Showing posts with label FDR. Show all posts
Showing posts with label FDR. Show all posts

Tuesday, June 5, 2007

Bush and Putin repeating history?


If you were filling out an SAT exam, and one of those ever-so-occasionally difficult "A is to B... as C is to _" questions came up, how would you answer the following:

BUSH > PUTIN as TRUMAN > __________

Well, perhaps this isn't so difficult because, well, STALIN was in power round about when Harry was, so you do have limited choices. Why the comparison?

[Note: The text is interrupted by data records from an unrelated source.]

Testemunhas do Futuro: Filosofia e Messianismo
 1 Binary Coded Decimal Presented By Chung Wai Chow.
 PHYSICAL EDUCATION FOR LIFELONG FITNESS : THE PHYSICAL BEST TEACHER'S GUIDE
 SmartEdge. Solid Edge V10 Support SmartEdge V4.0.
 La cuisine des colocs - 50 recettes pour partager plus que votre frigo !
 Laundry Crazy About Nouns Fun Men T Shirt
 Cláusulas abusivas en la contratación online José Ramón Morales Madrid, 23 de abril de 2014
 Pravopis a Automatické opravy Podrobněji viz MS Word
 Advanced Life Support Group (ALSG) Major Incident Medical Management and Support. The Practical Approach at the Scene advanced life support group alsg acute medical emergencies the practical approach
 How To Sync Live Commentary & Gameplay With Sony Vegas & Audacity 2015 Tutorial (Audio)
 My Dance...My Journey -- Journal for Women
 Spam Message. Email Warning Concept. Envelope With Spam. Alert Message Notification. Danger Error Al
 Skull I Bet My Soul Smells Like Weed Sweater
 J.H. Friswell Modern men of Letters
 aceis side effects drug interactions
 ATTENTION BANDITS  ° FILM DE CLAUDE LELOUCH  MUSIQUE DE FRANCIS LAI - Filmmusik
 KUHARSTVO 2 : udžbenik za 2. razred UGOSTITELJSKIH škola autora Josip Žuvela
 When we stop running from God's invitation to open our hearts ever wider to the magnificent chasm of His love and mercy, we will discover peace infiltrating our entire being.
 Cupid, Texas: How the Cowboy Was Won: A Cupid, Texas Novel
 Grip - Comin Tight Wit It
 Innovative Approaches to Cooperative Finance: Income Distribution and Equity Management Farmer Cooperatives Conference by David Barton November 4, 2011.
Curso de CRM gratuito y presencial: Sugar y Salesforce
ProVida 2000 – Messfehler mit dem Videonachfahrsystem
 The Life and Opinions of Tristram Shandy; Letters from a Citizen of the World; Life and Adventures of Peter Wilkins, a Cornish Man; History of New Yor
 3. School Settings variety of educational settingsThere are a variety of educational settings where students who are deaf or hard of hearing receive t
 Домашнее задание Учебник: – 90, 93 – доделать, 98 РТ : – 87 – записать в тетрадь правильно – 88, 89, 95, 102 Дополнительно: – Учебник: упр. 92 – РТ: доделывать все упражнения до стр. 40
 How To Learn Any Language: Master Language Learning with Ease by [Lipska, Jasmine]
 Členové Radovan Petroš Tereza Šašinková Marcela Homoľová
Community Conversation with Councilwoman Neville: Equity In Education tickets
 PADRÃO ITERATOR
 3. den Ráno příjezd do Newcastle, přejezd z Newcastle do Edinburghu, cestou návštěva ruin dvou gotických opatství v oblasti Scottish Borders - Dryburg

DeTocque was struck by this article in today's FT. Basically, we have Putin reading Bush the riot act over this missile defense nonsense, while Bush's response is, in typical black-and-white Bushish, "Russia is not hostile. Russia is our friend." (DeTocque will avoid the probably necessary dissertation on W's simplistic language, but beg someone out there to write it, just for comedy's sake.)

Digressions aside, the Angry, Stubborn Ruskie and Pliant President sound eerily similar to character traits as explained in an excellent book DeTocque is finally finishing: "From Roosevelt to Truman" by Fr. Wilson Miscamble. The point here is that Stalin, despite having a weaker hand post-WWII (no A-bomb, little involvement in the Japanese theater, among other things) basically bullies Truman, SecState Byrnes, et al into accepting proportionally greater Soviet influence in the post-war make up of Europe (the greatest example of this would be the US abandoning Poland), just by being cantankerous.

Why would the comparatively stronger Truman accept such great Soviet influence? Because, Miscamble argues convincingly, he made the strategic decision to continue FDR's approach of emphasizing cooperation, even when it was against US-strategic interest, with the Soviets above all else.

The parallels are, of course, by no means exact, but they do merit mention.